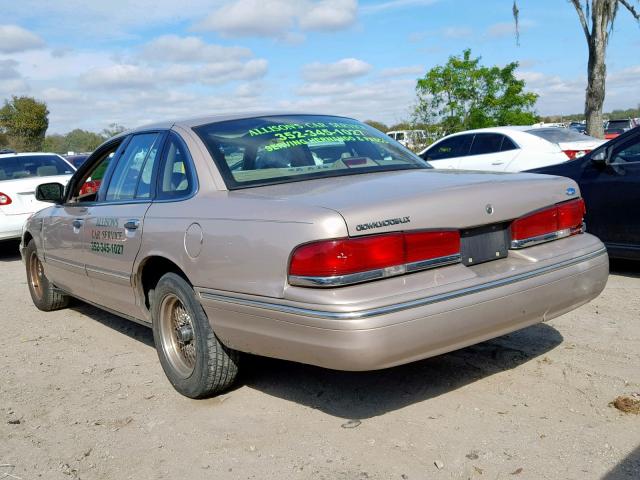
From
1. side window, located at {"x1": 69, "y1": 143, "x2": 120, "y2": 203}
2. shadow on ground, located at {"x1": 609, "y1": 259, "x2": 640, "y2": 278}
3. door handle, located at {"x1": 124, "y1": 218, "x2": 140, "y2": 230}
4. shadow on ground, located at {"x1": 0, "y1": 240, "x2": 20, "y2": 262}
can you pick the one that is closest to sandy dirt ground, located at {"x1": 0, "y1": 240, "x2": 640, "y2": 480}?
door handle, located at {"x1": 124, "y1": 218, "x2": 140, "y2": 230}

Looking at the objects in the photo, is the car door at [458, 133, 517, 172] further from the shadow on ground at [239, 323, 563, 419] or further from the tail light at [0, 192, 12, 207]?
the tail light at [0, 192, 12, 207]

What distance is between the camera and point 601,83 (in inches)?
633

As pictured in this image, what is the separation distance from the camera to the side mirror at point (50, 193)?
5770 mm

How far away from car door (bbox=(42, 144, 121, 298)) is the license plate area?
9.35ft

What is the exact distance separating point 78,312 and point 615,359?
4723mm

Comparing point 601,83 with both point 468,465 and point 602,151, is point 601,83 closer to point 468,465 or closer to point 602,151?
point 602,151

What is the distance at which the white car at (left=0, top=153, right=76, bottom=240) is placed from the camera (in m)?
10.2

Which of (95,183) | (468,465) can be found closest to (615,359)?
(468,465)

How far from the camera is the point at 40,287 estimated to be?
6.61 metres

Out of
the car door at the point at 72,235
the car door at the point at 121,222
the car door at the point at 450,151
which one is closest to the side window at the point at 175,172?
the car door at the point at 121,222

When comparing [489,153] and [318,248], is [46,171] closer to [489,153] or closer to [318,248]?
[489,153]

...

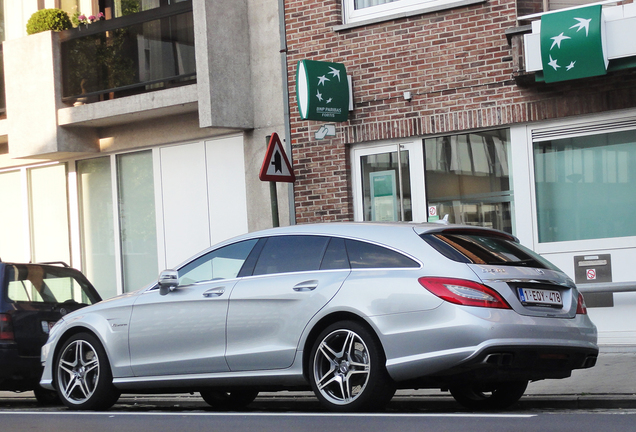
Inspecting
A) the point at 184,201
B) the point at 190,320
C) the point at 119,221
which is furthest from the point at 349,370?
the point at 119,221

- _Aim_
Convert the stretch from the line containing "Comparing point 601,83" through the line containing "6.61 metres" into a two-column CSV with the headers text and answer. Give one row for each line paired with the answer that follows it, put each value in a quoted field, and replace any line breaks with spaces.

- _Response to the exercise_
text,answer
"Comparing point 601,83 with both point 468,465 and point 602,151, is point 601,83 closer to point 468,465 or closer to point 602,151?","point 602,151"
"What is the distance at which the white car at (left=0, top=153, right=76, bottom=240) is placed from the camera (in m)?","10.2"
"Which of (95,183) | (468,465) can be found closest to (615,359)?","(468,465)"
"How far from the camera is the point at 40,287 estimated to be?","6.61 metres"